[cfe-dev] [llvm-dev] [RFC] Open sourcing and contributing TAPI back to the LLVM community
Jake Ehrlich via cfe-dev
cfe-dev at lists.llvm.org
Wed Apr 11 10:09:36 PDT 2018
I fully agree TBD files will need to be format specific. Producing stubs
(from full shared objects or text) is important and should have a tool to
do it properly. Right now that's an artislian process unique to each
project. Adding linker support is a whole other issue and not one I'm too
concerned with. If someone wants to propose that later, they can. I
certainly won't be proposing it.
As an aside I'm actually quite aware of demand for a textual
representation. I work on a team producing an operating system and we care
about what symbols expose in our system libraries. I also know that lots of
people use libabigail for this sorts of reasons. The demand for human ABI
review exists. Weather a textual representation is important or not is I
On Wed, Apr 11, 2018, 8:53 AM James Y Knight <jyknight at google.com> wrote:
> On Tue, Apr 10, 2018 at 5:33 PM Jake Ehrlich via llvm-dev <
> llvm-dev at lists.llvm.org> wrote:
>> Benifits of TBD:
>> 1) It's human readable and diffs on TBDs correspond to changes in the
>> ABI. Diffs can be automatically added to review processes to ensure that
>> changes to the ABI are reviewed. The TBDs also document your precise ABI.

## Information shown
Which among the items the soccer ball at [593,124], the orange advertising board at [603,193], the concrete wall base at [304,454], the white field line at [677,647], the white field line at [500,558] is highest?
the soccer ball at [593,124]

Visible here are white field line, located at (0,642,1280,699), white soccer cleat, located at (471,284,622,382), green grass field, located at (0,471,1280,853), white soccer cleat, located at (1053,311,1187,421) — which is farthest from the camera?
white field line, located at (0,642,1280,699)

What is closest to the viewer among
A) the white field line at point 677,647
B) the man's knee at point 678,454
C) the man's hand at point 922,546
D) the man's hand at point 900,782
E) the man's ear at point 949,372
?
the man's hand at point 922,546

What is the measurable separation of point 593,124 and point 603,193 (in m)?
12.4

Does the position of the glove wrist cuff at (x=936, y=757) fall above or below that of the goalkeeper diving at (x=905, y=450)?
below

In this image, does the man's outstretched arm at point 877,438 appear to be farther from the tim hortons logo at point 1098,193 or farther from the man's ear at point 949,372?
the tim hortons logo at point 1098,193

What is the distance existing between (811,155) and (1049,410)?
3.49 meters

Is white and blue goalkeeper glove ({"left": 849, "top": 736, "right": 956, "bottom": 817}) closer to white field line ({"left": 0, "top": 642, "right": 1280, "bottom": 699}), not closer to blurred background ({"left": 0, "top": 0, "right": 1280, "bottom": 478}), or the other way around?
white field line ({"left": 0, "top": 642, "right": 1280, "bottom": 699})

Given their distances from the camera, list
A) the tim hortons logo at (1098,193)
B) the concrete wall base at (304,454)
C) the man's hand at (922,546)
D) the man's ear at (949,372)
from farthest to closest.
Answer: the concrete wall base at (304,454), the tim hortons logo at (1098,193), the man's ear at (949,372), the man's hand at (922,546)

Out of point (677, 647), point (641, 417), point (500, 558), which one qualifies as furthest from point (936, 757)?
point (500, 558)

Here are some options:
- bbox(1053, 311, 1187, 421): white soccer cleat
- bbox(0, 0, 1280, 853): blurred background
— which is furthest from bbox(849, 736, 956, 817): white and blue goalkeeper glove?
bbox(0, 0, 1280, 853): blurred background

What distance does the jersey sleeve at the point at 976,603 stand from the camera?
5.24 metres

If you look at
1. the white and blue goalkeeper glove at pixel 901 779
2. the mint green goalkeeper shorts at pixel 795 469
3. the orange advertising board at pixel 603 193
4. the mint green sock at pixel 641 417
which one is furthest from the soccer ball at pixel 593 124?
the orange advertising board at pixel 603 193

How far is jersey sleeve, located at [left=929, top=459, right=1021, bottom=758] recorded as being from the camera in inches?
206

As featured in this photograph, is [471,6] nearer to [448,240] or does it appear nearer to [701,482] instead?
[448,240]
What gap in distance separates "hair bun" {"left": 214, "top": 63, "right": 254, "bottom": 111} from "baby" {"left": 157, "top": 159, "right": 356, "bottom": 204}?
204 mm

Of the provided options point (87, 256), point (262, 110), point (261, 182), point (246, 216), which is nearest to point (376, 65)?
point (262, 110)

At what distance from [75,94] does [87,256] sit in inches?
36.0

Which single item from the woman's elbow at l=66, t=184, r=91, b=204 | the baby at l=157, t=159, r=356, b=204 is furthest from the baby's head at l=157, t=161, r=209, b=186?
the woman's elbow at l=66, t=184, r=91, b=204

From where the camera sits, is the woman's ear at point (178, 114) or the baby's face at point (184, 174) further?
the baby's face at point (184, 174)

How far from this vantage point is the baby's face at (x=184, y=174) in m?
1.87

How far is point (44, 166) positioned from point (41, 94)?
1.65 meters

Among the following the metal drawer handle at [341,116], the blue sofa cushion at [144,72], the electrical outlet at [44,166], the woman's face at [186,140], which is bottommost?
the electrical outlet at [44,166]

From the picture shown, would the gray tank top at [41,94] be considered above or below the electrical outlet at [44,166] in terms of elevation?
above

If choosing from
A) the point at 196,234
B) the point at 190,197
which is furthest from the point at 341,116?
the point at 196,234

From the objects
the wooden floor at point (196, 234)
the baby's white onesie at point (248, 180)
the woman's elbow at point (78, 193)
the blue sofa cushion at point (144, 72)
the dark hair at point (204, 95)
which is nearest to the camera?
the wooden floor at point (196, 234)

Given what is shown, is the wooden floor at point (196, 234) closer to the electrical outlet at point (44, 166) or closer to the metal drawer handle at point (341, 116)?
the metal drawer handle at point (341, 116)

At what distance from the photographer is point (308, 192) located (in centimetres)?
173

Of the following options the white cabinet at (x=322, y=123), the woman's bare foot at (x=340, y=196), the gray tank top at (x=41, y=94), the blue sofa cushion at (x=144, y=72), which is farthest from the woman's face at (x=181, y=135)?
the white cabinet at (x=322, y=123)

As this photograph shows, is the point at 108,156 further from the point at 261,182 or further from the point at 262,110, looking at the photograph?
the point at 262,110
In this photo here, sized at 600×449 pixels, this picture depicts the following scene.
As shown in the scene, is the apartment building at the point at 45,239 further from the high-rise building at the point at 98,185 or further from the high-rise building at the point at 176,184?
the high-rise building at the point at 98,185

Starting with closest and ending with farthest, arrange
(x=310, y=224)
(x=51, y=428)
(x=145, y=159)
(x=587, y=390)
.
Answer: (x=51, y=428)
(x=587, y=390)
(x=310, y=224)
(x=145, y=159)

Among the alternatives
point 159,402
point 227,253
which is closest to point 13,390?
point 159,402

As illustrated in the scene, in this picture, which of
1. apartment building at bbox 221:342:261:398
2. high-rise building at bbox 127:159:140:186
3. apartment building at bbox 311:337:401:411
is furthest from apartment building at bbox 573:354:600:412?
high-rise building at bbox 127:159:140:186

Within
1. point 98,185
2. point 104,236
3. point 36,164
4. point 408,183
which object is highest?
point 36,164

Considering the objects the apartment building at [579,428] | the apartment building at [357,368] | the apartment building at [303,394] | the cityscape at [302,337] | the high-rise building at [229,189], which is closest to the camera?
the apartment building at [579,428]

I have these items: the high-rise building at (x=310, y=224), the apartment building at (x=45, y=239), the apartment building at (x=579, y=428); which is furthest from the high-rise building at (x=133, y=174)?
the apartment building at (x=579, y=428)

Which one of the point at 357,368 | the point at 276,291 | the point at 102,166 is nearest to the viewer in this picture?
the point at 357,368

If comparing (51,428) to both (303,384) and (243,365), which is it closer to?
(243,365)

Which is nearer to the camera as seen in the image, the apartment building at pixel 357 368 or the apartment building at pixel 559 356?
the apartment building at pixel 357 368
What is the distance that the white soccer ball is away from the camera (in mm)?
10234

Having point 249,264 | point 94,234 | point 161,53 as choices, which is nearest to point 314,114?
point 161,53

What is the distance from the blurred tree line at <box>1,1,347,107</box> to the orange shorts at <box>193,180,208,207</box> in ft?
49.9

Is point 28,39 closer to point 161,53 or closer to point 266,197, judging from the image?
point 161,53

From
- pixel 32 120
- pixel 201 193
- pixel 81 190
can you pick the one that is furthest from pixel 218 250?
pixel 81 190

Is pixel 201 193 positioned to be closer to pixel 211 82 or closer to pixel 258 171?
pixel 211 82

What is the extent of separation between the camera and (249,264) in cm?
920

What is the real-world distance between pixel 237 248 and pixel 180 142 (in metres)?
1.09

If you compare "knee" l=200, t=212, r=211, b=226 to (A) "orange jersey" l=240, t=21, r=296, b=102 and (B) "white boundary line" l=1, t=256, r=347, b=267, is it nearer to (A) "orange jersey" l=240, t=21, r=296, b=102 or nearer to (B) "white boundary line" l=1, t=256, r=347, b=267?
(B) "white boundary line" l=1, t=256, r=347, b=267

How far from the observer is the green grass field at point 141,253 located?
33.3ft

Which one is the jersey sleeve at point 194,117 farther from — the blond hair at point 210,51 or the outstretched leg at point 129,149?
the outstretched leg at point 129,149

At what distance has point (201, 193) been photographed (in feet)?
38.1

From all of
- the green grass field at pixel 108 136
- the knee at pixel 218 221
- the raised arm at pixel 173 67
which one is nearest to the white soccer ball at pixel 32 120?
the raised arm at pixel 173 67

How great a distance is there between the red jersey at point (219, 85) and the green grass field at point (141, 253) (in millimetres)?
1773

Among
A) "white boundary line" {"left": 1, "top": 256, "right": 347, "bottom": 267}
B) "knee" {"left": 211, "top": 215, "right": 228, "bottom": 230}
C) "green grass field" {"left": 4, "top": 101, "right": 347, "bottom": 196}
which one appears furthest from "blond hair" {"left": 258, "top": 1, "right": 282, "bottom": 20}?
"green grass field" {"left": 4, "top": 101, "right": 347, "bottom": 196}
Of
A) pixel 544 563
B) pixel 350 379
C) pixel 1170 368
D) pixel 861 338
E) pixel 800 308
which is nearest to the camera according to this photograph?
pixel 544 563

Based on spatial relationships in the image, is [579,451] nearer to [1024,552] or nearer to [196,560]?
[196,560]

## Required task 1
In the mailing-list message, what does Jake Ehrlich's team produce?
## Required task 2
Duplicate the part of the mailing-list message between "As an aside" and "your precise ABI.", inclusive.

## Answer 1
An operating system.

## Answer 2
As an aside I'm actually quite aware of demand for a textual
representation. I work on a team producing an operating system and we care
about what symbols expose in our system libraries. I also know that lots of
people use libabigail for this sorts of reasons. The demand for human ABI
review exists. Weather a textual representation is important or not is I
On Wed, Apr 11, 2018, 8:53 AM James Y Knight <jyknight at google.com> wrote:
> On Tue, Apr 10, 2018 at 5:33 PM Jake Ehrlich via llvm-dev <
> llvm-dev at lists.llvm.org> wrote:
>> Benifits of TBD:
>> 1) It's human readable and diffs on TBDs correspond to changes in the
>> ABI. Diffs can be automatically added to review processes to ensure that
>> changes to the ABI are reviewed. The TBDs also document your precise ABI.